One of the many things I love about my store’s location is all the windows. With a full southern exposure spanning from east to west, the windows flood the space with brilliant sunlight. Hanging in every one of the more than 100 windowpanes in the sashes and transoms is a dazzling Pairpoint sun catcher.
Beloved for their intricate designs, rich colors, and history and heritage (more on that later), these pressed-glass medallions truly do catch the sunlight—and the eye of just about everyone who sees them. People seldom own just one.
Sun catchers are noticeably more captivating when they are arranged in groupings. And with nearly 80 designs available in multiple color options, it’s not hard to put together a collection. Some of the designs most popular with my customers are those with birds and animals, maritime images, and Irish/Celtic themes.
For St. Patrick’s Day, the Irish Shamrock is a favorite.
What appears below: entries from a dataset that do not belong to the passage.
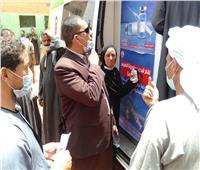 سيارات متنقلة لتطعيم المواطنين بلقاح كورونا في قرى أسيوط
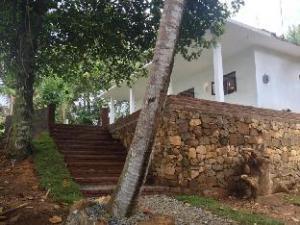 Sandayas Place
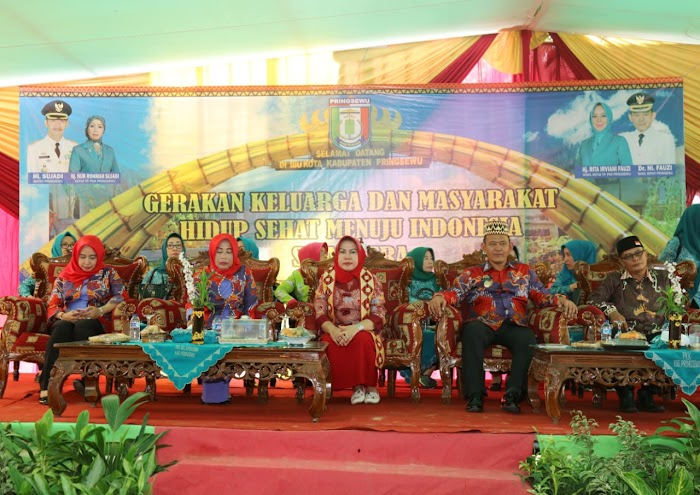Warga Pringsewu Ramaikan Lomba Kesrak PKK-KKBPK-Kesehatan Provinsi Lampung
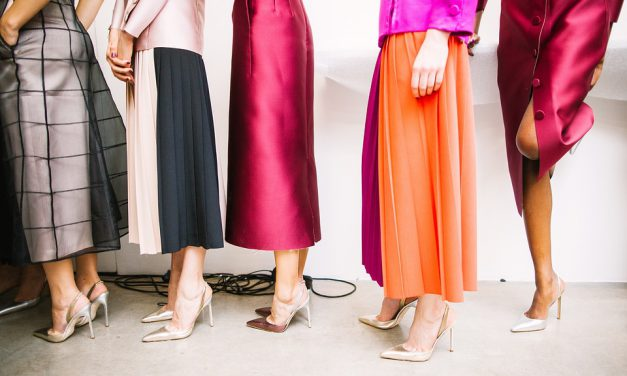 Przegląd najmodniejszych sukienek na studniówki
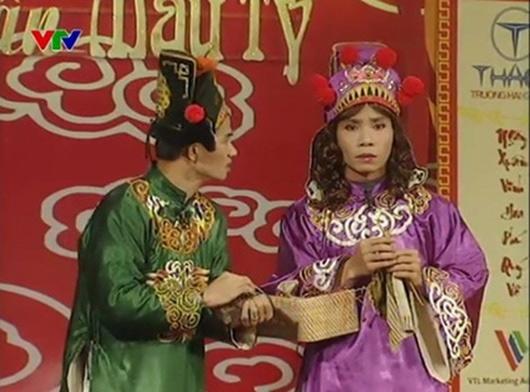Điểm lại trang phục 7 sắc cầu vồng nhìn hoa mắt của cô Đẩu điệu nhất Táo Quân suốt 16 năm qua-5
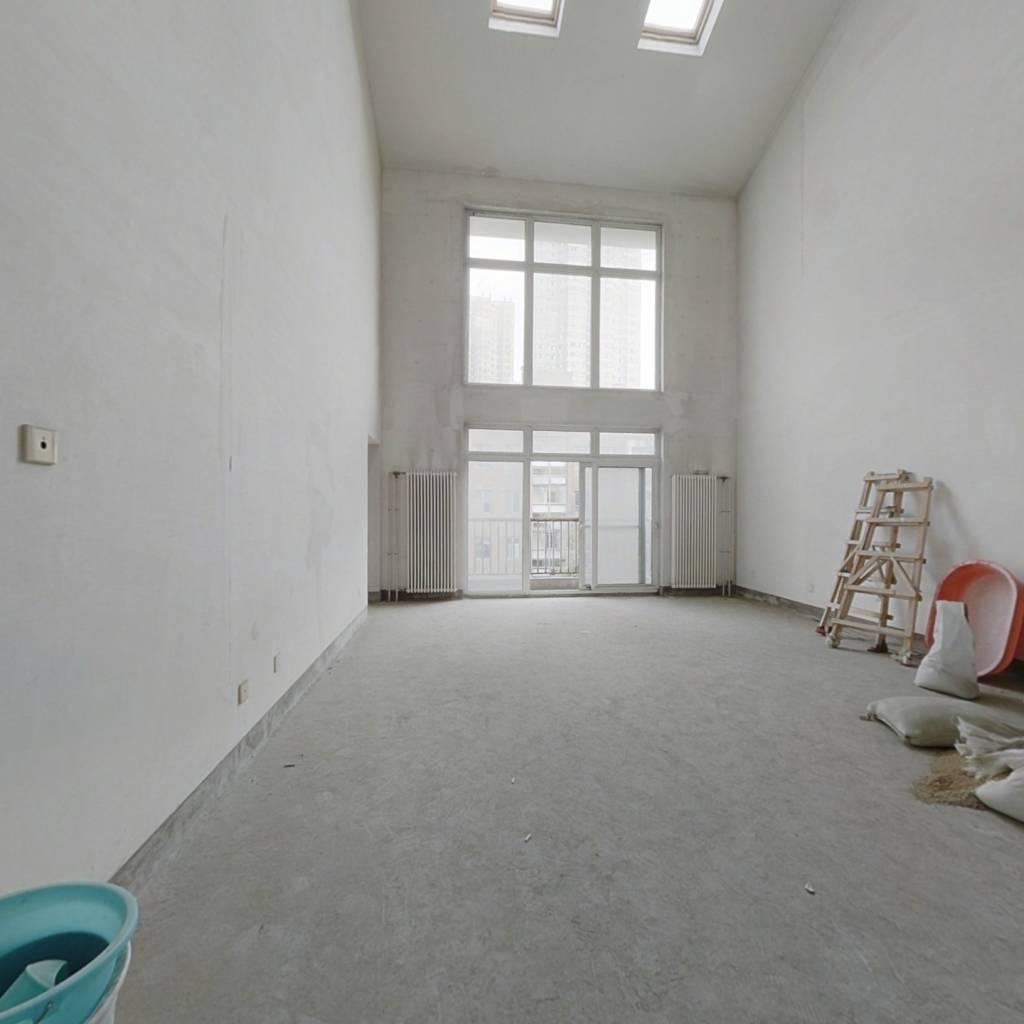 洋房复式500平3阁楼区政府文景路地铁口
As one of the most recognized of Irish symbols, the shamrock was used by St. Patrick to illustrate the Holy Trinity to potential converts to Christianity.
Other popular Irish-themed sun catchers include the 9th-Century Irish Cross (replicated from a cross slab found in Carndonagh, County Donegal, Ireland) and the Irish Claddagh, based on the legend surrounding fisherman Richard Joyce, who purportedly was captured at sea by pirates and sold into slavery in Algeria.
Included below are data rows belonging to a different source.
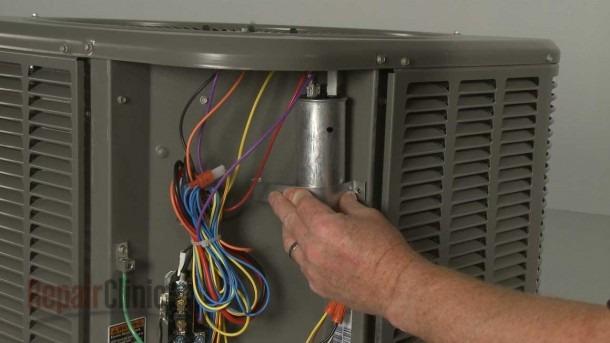 Lennox Air Conditioner Condensing Unit Run Capacitor  89m80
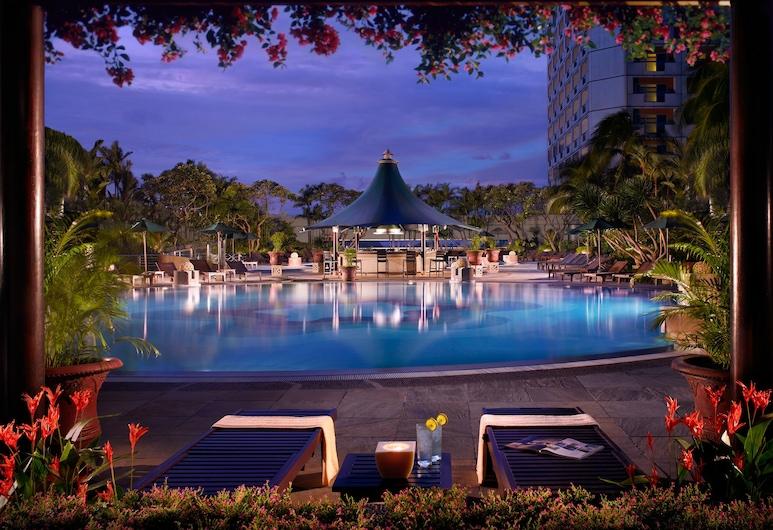 Swissotel The Stamford, Singapore, Singapore, Pool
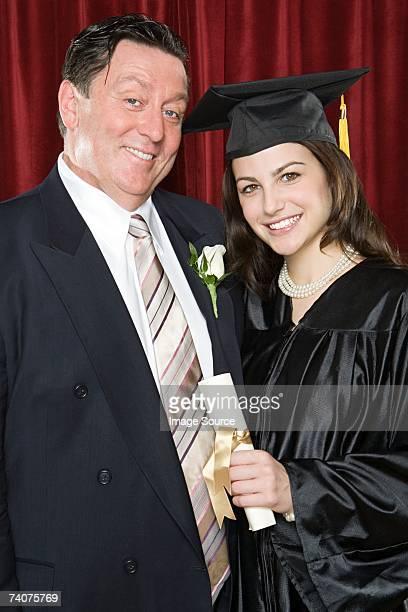Fille de père et son diplôme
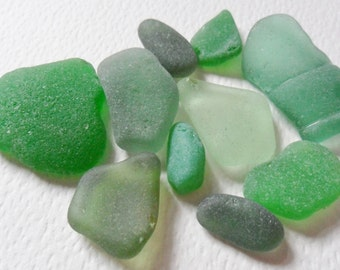 10 pretty mixed size green sea glass - Lovely English beach find pieces.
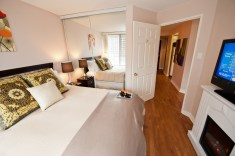 Canada Suites 2 Bedroom 2 Bath Suites are among the largest luxury furnished condos in Toronto.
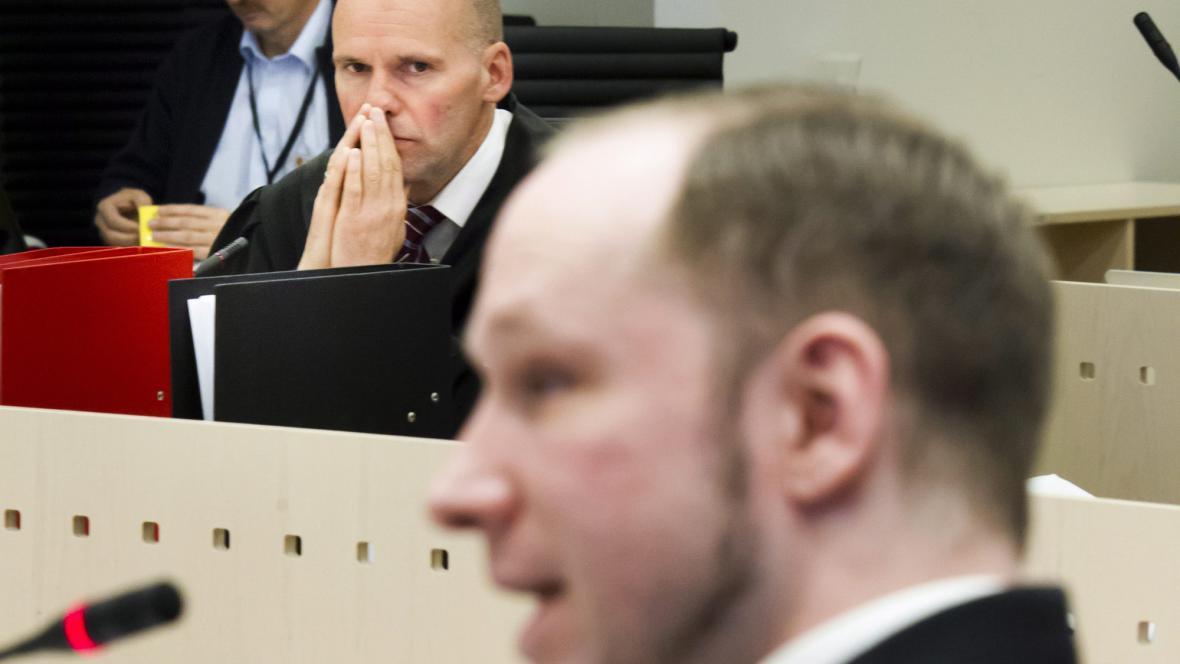 Obhájce Anderse Breivika (v popředí) Geir Lippestad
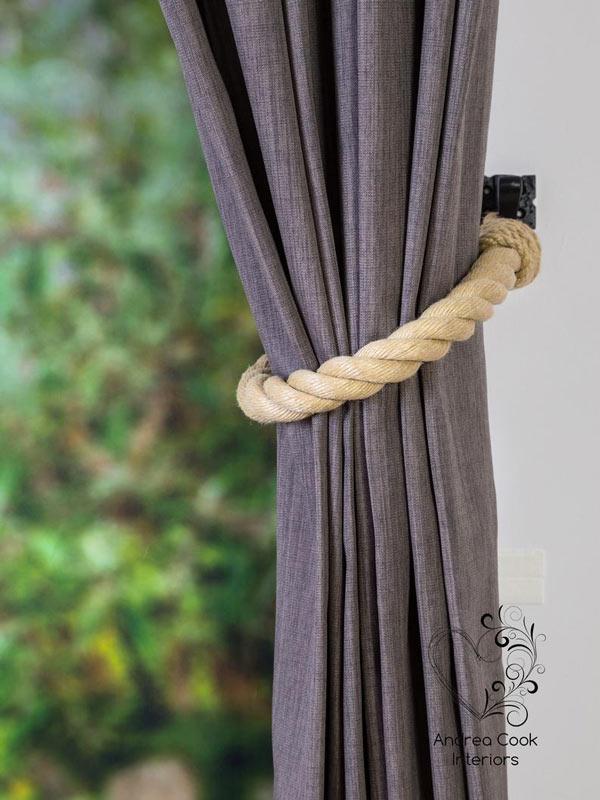 corde pour maintenir un rideau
As a servant of a Moorish goldsmith, Joyce eventually became a master craftsman and fashioned the first Claddagh in honor of the girl he had left behind in Ireland. The design incorporated a heart representing love, a pair of hands denoting true friendship, and a crown for loyalty and fidelity. When Joyce was once again a free man, he returned to Galway, Ireland, and found that his sweetheart had waited for him. He gave her the Claddagh he had created, and they lived “happily ever after.”
Many of Pairpoint’s sun catcher designs possess equally interesting histories, and rightfully so: Pairpoint Glass’s heritage dates back to 1837, making the company America’s oldest glassworks.
Each Pairpoint sun catcher’s design is painstakingly engraved by freehand directly into the steel mold, using a hammer and chisel. Bubbles and shear marks in the sun catchers are indigenous to the 19th-century Pairpoint production methods that are still used today.
Although they come out of molds, no two sun catchers are identical. It’s the variations inherent in handpressed glass that are the hallmark—and part of the timeless magic—of Pairpoint’s sun catchers.